310-d — Bulk Path Pure Async (Path 2 only)¶

Delivered: PR #1053 — backend half. The frontend half (stale-stats badge + per-pipeline SSE consumer) is tracked separately in 310-d-frontend-stale-stats.

What shipped:

chain_job(dedup_active=True) extension via pre-check + INSERT + IntegrityError fallback (NOT ON CONFLICT DO NOTHING as the original sketch said — Postgres's partial-index inference doesn't tolerate nullable scope columns). NULL scope keys raise ValueError at chain entry to refuse silent dedup bypass.

csv_ingest / api_ingest handlers chain emission_recalc post-success.

emission_recalc_handler chains aggregation with dedup_active=True; EmissionRecalculationWorkflow stops calling recompute_stats inline.

BULK_PATH_PURE_ASYNC feature flag (default True); both BaseCSVProvider and ProfessionalTravelApiProvider gate their inline emission-write paths behind it. Restart-required to flip (single paradigm with the rest of Settings).

current_pipeline_id on CarbonReportModuleRead, populated by a new bulk repo helper get_current_pipeline_ids_for_modules that folds per-module-most-recent picking into one query (Python-side picking, not PG-only DISTINCT ON).

Notable divergences from the original sketch (later in the doc):

The dedup mechanism is pre-check + IntegrityError, not INSERT ... ON CONFLICT DO NOTHING. See _chain.py docstrings for why.

chain_job no longer returns -1 defensively — collapsed to None to give callers a binary "dispatched / not-dispatched" contract.

provider column inheritance from parent on dedup-INSERT (the table has provider NOT NULL; the original sketch missed this).

The aggregation handler doesn't yet take a defer_finalize flag — the runner is the FINISHED authority via PR #1050's mechanism, no per-handler opt-in needed.

Context¶

The CO2 calculator has two user paths with different latency expectations (see overview's "two-path principle"):

Path 1 — Interactive UI: standard / principal users edit modules via POST/PATCH/DELETE /v1/carbon_reports/.... Synchronous: DataEntry → emissions → module stats → report stats, all inline. Instant feedback.
Path 2 — Bulk operator: principal users + backoffice métier upload CSVs, sync factors, sync units. No instant-feedback expectation; minutes are acceptable.

Today's bug surface is on Path 2: CSV ingest computes emissions inline (inside the ingest transaction); factor recalculation also writes emissions; both call recompute_stats which writes carbon_reports.
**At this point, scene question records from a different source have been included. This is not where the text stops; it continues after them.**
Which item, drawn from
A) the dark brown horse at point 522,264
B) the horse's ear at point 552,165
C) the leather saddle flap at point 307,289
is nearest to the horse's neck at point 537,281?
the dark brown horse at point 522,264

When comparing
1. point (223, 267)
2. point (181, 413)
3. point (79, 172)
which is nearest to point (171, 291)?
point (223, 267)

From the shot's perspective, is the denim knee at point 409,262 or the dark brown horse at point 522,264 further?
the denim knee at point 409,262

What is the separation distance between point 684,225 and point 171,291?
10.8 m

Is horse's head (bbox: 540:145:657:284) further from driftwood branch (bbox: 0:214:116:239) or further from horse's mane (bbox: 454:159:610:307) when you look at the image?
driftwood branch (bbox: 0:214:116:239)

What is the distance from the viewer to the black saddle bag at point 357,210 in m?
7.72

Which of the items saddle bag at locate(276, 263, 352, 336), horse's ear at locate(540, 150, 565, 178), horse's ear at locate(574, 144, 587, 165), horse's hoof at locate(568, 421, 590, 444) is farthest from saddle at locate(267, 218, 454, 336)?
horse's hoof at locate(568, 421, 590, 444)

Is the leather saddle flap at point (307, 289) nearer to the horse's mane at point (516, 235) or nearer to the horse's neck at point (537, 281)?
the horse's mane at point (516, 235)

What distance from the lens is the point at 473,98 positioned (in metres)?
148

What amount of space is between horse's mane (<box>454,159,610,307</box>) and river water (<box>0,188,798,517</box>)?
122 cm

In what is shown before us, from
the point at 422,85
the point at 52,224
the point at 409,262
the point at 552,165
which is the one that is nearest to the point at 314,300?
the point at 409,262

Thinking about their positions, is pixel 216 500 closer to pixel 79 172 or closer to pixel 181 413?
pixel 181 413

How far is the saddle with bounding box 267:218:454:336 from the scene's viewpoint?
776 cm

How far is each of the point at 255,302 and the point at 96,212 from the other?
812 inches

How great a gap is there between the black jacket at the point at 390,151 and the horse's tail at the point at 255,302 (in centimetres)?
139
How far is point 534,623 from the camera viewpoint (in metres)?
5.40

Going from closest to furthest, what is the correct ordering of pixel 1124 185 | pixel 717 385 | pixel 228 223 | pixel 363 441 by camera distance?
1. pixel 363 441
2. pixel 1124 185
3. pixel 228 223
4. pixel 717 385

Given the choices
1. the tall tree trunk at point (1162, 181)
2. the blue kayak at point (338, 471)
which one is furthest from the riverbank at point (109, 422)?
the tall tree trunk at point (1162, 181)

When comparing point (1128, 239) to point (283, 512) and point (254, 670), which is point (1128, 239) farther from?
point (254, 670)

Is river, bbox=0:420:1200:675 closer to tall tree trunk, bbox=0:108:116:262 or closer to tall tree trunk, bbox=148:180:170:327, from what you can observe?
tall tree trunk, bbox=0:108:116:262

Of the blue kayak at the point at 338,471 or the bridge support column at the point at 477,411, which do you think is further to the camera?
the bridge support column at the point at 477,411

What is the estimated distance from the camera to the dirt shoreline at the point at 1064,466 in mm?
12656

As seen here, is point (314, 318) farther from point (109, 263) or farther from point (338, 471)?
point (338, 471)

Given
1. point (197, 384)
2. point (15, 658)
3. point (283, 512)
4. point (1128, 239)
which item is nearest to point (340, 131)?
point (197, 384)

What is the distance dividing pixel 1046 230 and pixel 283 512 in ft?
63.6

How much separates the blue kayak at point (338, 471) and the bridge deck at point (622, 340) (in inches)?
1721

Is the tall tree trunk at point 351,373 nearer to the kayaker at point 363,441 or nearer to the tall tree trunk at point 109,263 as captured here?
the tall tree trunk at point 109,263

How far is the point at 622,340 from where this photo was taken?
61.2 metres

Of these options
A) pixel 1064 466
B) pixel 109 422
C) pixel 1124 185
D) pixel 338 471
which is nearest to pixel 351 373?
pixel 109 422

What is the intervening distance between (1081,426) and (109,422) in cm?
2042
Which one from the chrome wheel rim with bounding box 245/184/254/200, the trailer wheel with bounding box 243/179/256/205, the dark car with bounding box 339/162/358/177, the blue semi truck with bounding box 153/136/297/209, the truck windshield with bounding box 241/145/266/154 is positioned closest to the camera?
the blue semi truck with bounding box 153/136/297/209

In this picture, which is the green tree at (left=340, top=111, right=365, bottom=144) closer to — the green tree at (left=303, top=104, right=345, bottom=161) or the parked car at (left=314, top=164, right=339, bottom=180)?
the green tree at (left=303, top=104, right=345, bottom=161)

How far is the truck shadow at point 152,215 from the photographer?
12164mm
Multiple concurrent bulk pipelines for different modules race on the same tables.

This plan makes Path 2 fully respect "one writer per table." Path 1 is explicitly out of scope — its inline emission compute is not a violation; it is a deliberate UX choice for the interactive path.

Depends on: Plan C (handler registry, chain_job helper).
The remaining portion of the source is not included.